Imagine a sheet of glass between the artist and his subject. The scene which he sees before him can be replaced by an image drawn on the glass. In this sense all perspective drawing is an illusion, it seeks to mimic the actual scene.

This system of painting on glass is a standard technique in special effects cinematography. The “ideal” perspective drawing is obviously like a photograph. But the history of perspective goes back long before films or photography.

The basic idea of perspective was known and used by the Greeks and Romans. It seems to have fallen into disuse after the Roman Empire declined but was reintroduced by Renaissance artists and has been a feature of European art ever since.
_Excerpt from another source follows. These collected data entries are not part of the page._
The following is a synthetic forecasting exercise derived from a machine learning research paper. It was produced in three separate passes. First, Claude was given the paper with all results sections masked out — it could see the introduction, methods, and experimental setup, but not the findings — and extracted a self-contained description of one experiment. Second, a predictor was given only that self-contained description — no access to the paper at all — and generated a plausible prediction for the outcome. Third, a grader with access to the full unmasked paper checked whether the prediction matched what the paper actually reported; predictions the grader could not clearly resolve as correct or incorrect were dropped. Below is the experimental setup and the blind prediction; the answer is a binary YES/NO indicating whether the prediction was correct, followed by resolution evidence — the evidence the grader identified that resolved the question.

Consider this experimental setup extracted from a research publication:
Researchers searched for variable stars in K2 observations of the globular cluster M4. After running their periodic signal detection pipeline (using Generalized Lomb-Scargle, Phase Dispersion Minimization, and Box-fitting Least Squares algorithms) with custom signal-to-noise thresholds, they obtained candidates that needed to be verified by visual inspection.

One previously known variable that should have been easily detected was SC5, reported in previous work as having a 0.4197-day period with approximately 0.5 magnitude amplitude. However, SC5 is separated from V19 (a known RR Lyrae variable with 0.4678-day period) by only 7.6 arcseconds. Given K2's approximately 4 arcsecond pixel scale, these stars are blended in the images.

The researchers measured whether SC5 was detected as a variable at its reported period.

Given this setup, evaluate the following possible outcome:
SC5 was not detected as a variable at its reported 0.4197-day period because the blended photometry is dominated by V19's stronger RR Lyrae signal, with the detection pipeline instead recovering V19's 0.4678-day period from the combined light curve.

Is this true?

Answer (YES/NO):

Before we get too deeply involved in the technique of perspective it is worth considering why perspective was not used by other cultures and in other ages. The answer lies in the purpose of art. Art of whatever culture seeks to represent the world around us and the imagination within us. Even in our own culture this representation is often highly stylised. Look at a picture book for young children; the objects, say a cup or a ball, are usually nothing like a photograph. The colours are gaudy, there is no light and shade, they have thick outlines. But in a sense they correspond with how we see. Just because our eye contains a lens does not mean that we see the world like a camera. The eye merely collects information which the brain composes into a meaningful image.

An image does not need perfect perspective to fulfil its function and many cultures have deliberately chosen to ignore complex perspective. Perspective is not a superior form of art, it is merely a particular branch. In the same way it is possible to animate without applying any of the rules of perspective, in fact you can openly flout them. But I will assume that you want to give to your animation some illusion of real depth.

The form of perspective we are considering here (sometimes known as Plano-linear perspective) has strict limits. Firstly it assumes that we look at the scene with one eye only, secondly it assumes that we stare at a fixed point in the scene, although our eye takes in a field of view all around this point (more about angles of view later). Thirdly it assumes that the sheet of glass upon which we draw (or imagine the picture to be drawn) is so placed that our line of sight is square on, i.e. forms a right angle with the surface of the glass. But the line of sight does not have to be in the centre of the picture. It often looks best if placed to one side and slightly above or below the middle.

It follows that the glass will only be vertical if the line of sight is horizontal, i.e. parallel with the ground. If the artist is looking upwards or downwards, then the glass must be tilted accordingly.

It is all too easy to learn a rule of perspective and then produce an impossible looking picture, because these rules have limitations. They are merely rules of convenience. Never lose sight of the basic rule, i.e. the principle of the sheet of glass.